Malzemede "By looking at" ifadesinin geçtiği satırdan başla, "3.54 metres" ifadesinin geçtiği satırdan sonra dur ve bu aralığı iki sütunlu bir CSV olarak biçimlendir. Her metin ve yanıtı bir satır olsun; sütun adları metin ve yanıt olsun, her alan tırnak içinde yer alsın ve satır sonları boşluğa çevrilsin.

**Kaydedilen girdiler**
^^^^^^^^
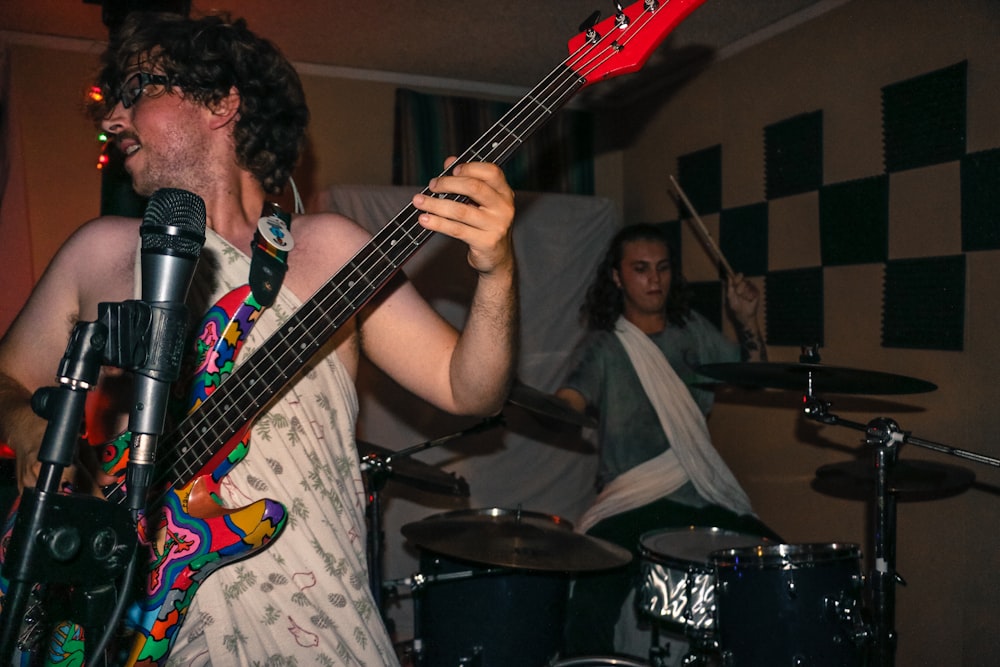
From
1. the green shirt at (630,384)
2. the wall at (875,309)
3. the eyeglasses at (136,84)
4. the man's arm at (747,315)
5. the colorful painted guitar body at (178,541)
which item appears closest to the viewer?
the colorful painted guitar body at (178,541)

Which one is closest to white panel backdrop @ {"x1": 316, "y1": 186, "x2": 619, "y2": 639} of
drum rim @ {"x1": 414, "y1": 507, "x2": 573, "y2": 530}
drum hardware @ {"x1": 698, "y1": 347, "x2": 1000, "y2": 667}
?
drum rim @ {"x1": 414, "y1": 507, "x2": 573, "y2": 530}

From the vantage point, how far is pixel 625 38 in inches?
52.2

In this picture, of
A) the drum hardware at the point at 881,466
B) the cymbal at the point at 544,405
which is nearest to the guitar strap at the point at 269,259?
the cymbal at the point at 544,405

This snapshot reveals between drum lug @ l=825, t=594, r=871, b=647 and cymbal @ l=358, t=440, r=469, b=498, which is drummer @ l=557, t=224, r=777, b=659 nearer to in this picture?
cymbal @ l=358, t=440, r=469, b=498

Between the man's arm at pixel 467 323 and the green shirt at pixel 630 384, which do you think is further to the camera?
the green shirt at pixel 630 384

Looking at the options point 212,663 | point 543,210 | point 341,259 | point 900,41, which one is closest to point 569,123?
point 543,210

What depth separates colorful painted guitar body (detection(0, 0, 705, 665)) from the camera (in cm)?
116

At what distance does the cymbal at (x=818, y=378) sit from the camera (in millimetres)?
2393

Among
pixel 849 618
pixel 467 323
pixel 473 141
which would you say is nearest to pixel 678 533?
pixel 849 618

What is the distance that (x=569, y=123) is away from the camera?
16.0 feet

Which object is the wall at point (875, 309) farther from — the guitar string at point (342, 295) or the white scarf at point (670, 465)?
the guitar string at point (342, 295)

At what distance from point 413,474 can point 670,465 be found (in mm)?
1198

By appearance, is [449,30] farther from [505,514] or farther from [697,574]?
[697,574]

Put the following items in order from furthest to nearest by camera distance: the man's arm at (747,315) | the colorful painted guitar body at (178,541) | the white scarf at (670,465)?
1. the man's arm at (747,315)
2. the white scarf at (670,465)
3. the colorful painted guitar body at (178,541)
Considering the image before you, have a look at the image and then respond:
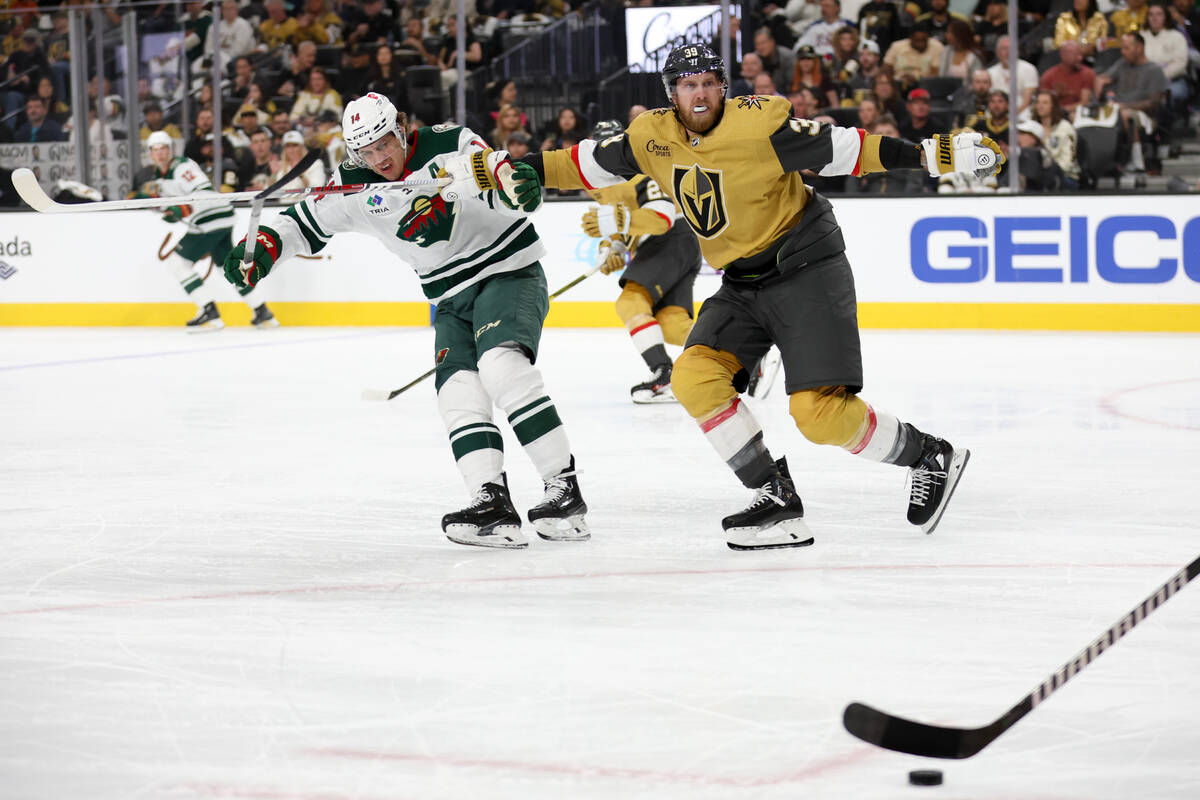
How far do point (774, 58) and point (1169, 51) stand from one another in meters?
2.42

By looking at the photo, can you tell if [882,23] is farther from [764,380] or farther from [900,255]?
[764,380]

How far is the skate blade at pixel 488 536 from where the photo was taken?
3.54 metres

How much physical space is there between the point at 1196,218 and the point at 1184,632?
6353mm

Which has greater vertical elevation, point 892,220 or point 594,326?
point 892,220

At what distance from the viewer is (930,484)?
3.57 m

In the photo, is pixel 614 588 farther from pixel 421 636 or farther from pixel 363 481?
pixel 363 481

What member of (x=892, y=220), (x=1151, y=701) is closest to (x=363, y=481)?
(x=1151, y=701)

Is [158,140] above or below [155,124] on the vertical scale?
below

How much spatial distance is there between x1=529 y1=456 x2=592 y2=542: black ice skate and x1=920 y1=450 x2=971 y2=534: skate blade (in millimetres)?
823

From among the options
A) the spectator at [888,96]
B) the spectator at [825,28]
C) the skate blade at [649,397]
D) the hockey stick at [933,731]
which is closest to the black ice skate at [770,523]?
the hockey stick at [933,731]

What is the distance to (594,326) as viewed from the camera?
32.5 ft

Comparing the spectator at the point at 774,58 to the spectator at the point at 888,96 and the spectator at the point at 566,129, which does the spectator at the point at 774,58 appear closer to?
the spectator at the point at 888,96

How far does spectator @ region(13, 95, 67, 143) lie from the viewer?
1076 centimetres

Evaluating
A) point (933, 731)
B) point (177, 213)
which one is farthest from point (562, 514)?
point (177, 213)
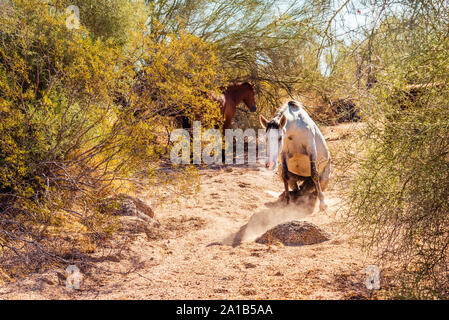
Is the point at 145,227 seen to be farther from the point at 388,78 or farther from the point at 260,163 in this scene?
the point at 260,163

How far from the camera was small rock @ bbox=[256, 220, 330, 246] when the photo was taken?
4.27 meters

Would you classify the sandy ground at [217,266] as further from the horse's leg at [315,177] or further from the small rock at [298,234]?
the horse's leg at [315,177]

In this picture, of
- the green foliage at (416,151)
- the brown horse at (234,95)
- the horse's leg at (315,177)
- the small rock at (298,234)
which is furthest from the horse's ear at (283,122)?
the brown horse at (234,95)

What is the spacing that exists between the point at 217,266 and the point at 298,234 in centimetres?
108

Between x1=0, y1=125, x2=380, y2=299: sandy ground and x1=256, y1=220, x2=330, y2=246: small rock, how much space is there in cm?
13

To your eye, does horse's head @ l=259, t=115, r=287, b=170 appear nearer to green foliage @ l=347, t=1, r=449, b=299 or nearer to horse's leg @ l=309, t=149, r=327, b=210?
horse's leg @ l=309, t=149, r=327, b=210

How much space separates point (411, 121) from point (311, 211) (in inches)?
119

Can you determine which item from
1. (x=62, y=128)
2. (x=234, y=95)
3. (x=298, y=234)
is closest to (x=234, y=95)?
(x=234, y=95)

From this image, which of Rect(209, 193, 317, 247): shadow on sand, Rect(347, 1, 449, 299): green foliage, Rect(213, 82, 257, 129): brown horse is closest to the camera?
Rect(347, 1, 449, 299): green foliage

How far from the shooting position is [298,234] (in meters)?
^^^^^^^^
**Sorunun yanıtı**
metin,yanıt
"By looking at the photo, can you tell if [882,23] is farther from [764,380] or farther from [900,255]?","[764,380]"
"How far is the skate blade at pixel 488 536 from where the photo was taken?","3.54 metres"